Procurou-se ancorar o trabalho na linhagem secular de originais e traduções das Escrituras, mas sem desconsiderar alternativas, em casos específicos: “Quando a tradição oferece diversas formas de texto, foi escolhida a leitura mais segura, não sem indicar em nota a ou as variantes que têm importância ou conservam alguma probabilidade”. A qualificação de “leitura mais segura” pode parecer questionável, em razão da imprecisão da frase, embora funcione como medida de autoridade exegética. A indicação das variantes é um dos elementos importantes dessa versão da Bíblia, oferecendo ao leitor amplo panorama de interpretações e, ao mesmo tempo, apontando as incertezas que sombreiam determinados trechos.
Outro aspecto interessante da tradução é o afinco por “reduzir a diversidade das traduções [de] termos ou expressões idênticas no original”. Trata-se de uma questão das mais complexas numa tradução, pois é natural que uma palavra ou expressão encontrem diversas possibilidades de tradução em outra língua; e também é naturalmente difícil, para o tradutor, manter coerência na versão de um mesmo termo do original ao longo de toda a reescritura.
Essa redução só foi de fato alcançada, segundo os editores, no tocante a termos técnicos “cujo sentido é unívoco”. Nos demais casos, a contenção foi relativizada, em função de diversos fatores, como a amplidão semântica de determinados termos e expressões e as injunções dos distintos contextos.
A propósito dessas dificuldades de redução, os editores apresentam pelo menos dois argumentos interessantes.
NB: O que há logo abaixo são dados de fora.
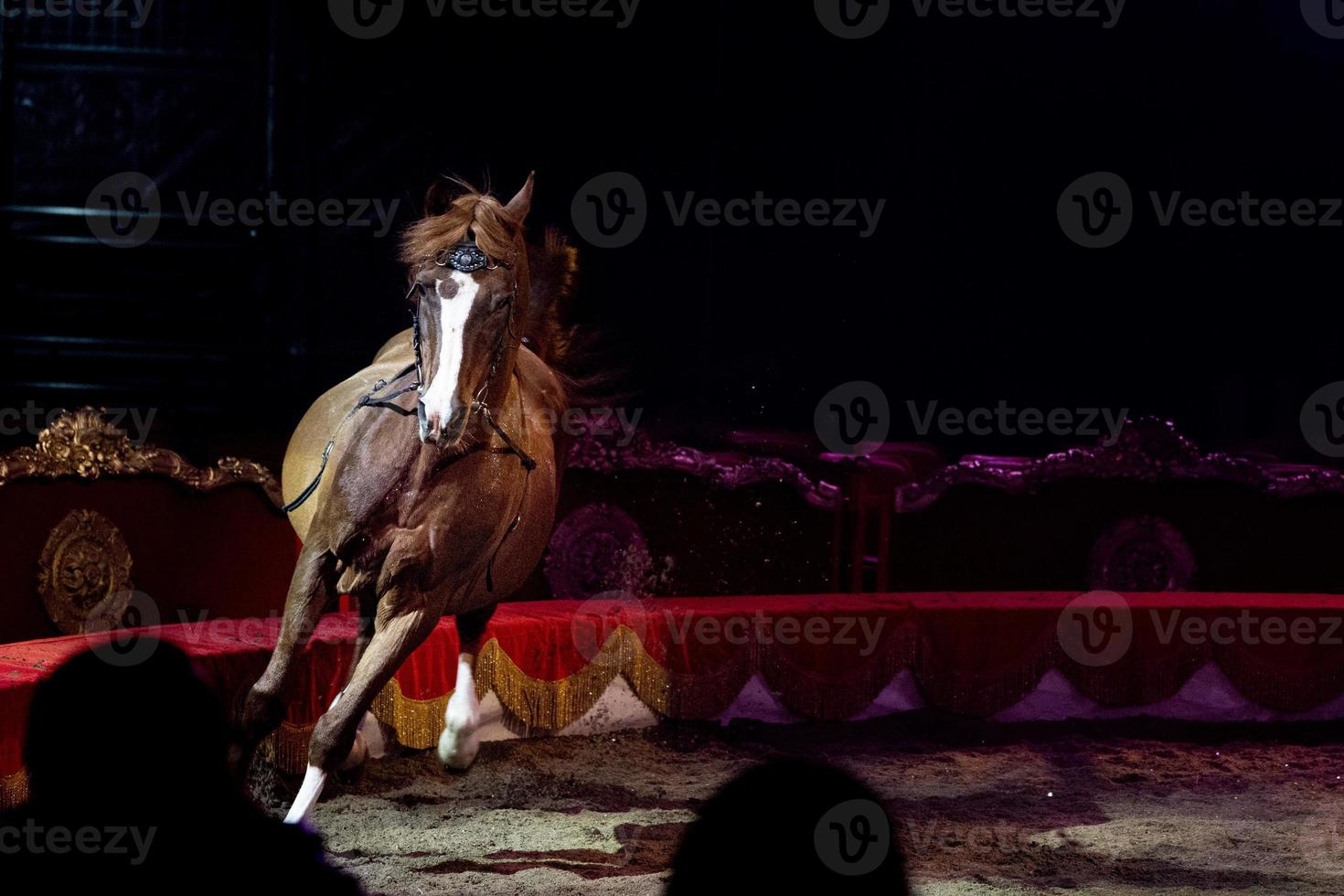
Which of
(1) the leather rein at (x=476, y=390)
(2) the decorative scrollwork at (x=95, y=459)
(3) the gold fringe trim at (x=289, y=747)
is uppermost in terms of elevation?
(1) the leather rein at (x=476, y=390)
O primeiro trata da questão semântica em si: “Uma tradução servil e por demais literal pode às vezes não reproduzir senão imperfeitamente o sentido real de uma frase ou expressão”. O segundo, do cruzamento entre questões semânticas e formais: “Quando necessário, preferiu-se a fidelidade ao texto a uma qualidade literária que não seria a do original”. Interessante notar a tensão entre fidelidade e servilismo e, de modo geral, a preocupação de integrar elegância e correção semântica — tarefa, aliás, nada fácil em qualquer tradução.
Vale também apontar o cuidado com a transcrição de nomes próprios e de pesos e medidas. Por último, e sobretudo, chamam atenção o número, a complexidade e a riqueza das notas, que fazem dessa tradução um texto digno de leitura atenta e demorada.